▶ **Исходный документ**

И так северное сияние наше, которое разливало свет свой на полмира, тихо угасало, исчезало на берегу Азовского моря, и мы ничего не подозревали, ничего о том не ведали. Мне всё еще не верилось: не с большим за месяц перед тем и во мне вспылала лихорадка, подобная злой горячке, и я в четыре дни выздоровел. Сия мысль утешала меня, питала во мне надежду; несчастье, казалось, мне слишком велико, чтобы я почитал его возможным. Укрепя себя упованием, мог я спокойно заснуть.

▶ **Перечень**
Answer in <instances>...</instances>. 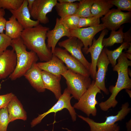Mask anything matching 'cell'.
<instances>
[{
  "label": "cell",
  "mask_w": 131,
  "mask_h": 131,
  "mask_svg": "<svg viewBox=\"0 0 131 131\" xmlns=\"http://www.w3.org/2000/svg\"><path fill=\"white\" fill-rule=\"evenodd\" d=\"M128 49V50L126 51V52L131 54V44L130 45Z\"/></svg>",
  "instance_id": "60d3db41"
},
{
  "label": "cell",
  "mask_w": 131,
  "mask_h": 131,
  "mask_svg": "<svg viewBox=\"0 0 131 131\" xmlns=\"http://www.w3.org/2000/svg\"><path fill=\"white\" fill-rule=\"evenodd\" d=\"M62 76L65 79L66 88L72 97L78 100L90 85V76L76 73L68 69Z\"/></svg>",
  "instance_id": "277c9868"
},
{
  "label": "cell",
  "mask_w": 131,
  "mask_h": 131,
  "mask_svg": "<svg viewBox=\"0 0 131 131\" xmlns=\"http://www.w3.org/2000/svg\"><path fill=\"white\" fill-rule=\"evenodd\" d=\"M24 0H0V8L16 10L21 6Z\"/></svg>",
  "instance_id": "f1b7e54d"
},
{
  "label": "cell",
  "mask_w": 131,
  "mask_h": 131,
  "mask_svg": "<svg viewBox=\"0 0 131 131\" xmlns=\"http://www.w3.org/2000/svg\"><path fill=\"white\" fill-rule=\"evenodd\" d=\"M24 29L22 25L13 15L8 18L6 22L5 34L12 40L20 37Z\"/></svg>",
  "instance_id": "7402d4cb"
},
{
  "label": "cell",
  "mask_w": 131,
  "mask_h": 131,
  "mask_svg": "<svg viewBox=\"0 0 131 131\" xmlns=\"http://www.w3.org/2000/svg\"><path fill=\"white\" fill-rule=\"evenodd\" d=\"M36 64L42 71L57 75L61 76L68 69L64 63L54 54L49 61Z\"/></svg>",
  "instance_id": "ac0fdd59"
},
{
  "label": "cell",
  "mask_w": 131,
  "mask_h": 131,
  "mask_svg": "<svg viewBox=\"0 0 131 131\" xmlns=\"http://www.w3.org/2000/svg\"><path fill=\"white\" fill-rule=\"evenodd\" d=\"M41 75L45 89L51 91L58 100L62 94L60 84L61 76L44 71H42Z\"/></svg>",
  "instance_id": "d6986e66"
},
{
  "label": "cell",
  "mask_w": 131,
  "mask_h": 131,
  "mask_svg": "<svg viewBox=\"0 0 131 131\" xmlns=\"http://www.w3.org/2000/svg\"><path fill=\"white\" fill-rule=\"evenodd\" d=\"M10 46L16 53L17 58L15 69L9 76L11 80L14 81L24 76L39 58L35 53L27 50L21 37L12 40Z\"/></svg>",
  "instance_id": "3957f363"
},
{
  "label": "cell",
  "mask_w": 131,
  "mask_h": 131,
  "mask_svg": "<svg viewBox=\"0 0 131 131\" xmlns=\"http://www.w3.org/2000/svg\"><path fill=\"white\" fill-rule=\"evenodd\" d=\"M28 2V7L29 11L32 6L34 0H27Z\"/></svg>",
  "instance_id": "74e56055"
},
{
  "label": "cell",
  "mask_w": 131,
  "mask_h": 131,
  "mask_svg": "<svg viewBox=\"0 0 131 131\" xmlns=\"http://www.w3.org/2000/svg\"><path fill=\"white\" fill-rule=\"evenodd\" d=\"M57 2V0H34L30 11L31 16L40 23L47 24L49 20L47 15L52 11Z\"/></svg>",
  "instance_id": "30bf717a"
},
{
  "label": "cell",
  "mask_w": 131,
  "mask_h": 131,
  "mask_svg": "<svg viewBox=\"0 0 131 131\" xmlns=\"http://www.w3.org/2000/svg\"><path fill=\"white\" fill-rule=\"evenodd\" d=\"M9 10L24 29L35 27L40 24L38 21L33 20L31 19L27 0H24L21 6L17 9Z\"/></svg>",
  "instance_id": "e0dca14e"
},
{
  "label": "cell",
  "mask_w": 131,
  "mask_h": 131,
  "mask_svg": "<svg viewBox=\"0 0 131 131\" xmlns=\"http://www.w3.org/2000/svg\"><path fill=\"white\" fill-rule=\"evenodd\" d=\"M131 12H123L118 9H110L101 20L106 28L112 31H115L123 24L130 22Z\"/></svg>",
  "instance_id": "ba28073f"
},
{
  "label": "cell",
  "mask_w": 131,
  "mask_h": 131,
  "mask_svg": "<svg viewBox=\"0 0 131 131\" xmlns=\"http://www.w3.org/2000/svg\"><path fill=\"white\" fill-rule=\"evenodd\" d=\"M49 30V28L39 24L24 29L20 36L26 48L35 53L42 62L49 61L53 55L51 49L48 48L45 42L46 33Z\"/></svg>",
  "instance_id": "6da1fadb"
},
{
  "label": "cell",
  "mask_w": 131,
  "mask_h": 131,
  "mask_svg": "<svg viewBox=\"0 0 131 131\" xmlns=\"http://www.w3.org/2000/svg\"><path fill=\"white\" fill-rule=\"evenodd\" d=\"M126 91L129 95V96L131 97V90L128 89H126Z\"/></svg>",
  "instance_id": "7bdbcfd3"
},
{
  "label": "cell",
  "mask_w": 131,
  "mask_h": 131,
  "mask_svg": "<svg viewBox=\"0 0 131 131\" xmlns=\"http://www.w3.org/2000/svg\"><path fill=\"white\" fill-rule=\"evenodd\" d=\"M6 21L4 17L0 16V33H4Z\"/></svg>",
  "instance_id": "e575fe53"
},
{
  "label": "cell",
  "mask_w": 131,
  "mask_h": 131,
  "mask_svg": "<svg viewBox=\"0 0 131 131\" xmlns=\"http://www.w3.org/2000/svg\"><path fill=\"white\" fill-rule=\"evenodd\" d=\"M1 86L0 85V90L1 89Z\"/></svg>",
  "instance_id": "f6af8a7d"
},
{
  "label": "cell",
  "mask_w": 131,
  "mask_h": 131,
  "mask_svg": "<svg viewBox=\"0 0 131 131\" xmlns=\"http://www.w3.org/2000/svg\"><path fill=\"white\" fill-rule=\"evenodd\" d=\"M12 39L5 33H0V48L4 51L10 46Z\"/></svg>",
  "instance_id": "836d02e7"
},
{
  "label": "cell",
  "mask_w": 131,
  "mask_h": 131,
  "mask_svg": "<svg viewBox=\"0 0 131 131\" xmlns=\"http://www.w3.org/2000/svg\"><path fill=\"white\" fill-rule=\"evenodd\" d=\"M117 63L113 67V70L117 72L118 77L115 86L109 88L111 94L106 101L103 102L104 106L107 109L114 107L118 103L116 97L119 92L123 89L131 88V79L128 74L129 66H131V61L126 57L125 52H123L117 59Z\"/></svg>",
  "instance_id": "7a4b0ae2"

▶ **Задание 1**
Соответствуют ли отрывку о северном сиянии на берегу Азовского моря утверждения (а), (б) и (в)? Для каждого ответьте «да» или «нет» и приведите точную цитату из отрывка, на которой основан ответ. (а) О том, что происходило на берегу Азовского моря, сразу стало известно. (б) Незадолго до этого рассказчик перенес лихорадку и поправился за четыре дня. (в) Надежда не дала рассказчику уснуть.
▶ **Задание 2**
Продолжите, пожалуйста, отрывок о северном сиянии на берегу Азовского моря, начав сразу после его последнего предложения.

▶ **Ответ на задание 1**
(а) Нет: «и мы ничего не подозревали, ничего о том не ведали».
(б) Да: «не с большим за месяц перед тем и во мне вспылала лихорадка, подобная злой горячке, и я в четыре дни выздоровел».
(в) Нет: «Укрепя себя упованием, мог я спокойно заснуть».

▶ **Ответ на задание 2**
В одну ночь всё переменилось: 29-го небо покрылось мраком, воздух чрезвычайно охолодел и наполнился мелким дождем. Между посетителями явился ко мне и полицмейстер Радич с утренним рапортом и печальным видом. Когда все вышли, он сказал мне, что в эту ночь воротился Катакази, который Бог весть зачем таскался в Одессу и что сия птица худого предвещания возвестила о кончине Государя. Я был поражен как бы чем-нибудь неожиданным. Потом попросил я Радича побывать у г. Катакази и объяснить ему, что с такими объявлениями торопиться нечего и, кажется, помолчать нетрудно; ну, а если не правда! Мне хотелось, чтобы по крайней мере не говорили о том. В продолжении дня получил я другое письмо Казначеева от 26-го; слухи прошли, будто Государю лучше, и он, голубчик, спешил тем утешить меня. Я было начал оживать, как вечером опять заехал ко мне Радич и сказал, что какая-то купчиха сейчас приехала из Тирасполя, чтобы навестить замужнюю дочь, и о царской смерти рассказывает, как о деле известном. Заедемте к ней, сказал я Радичу. Ее также просил я не делать ложных разглашений; она отвечала мне: «Да помилуйте, батюшка, сегодня поутру сам Иван Васильевич (Сабанеев) перед целым фрунтом изволил разговаривать об том».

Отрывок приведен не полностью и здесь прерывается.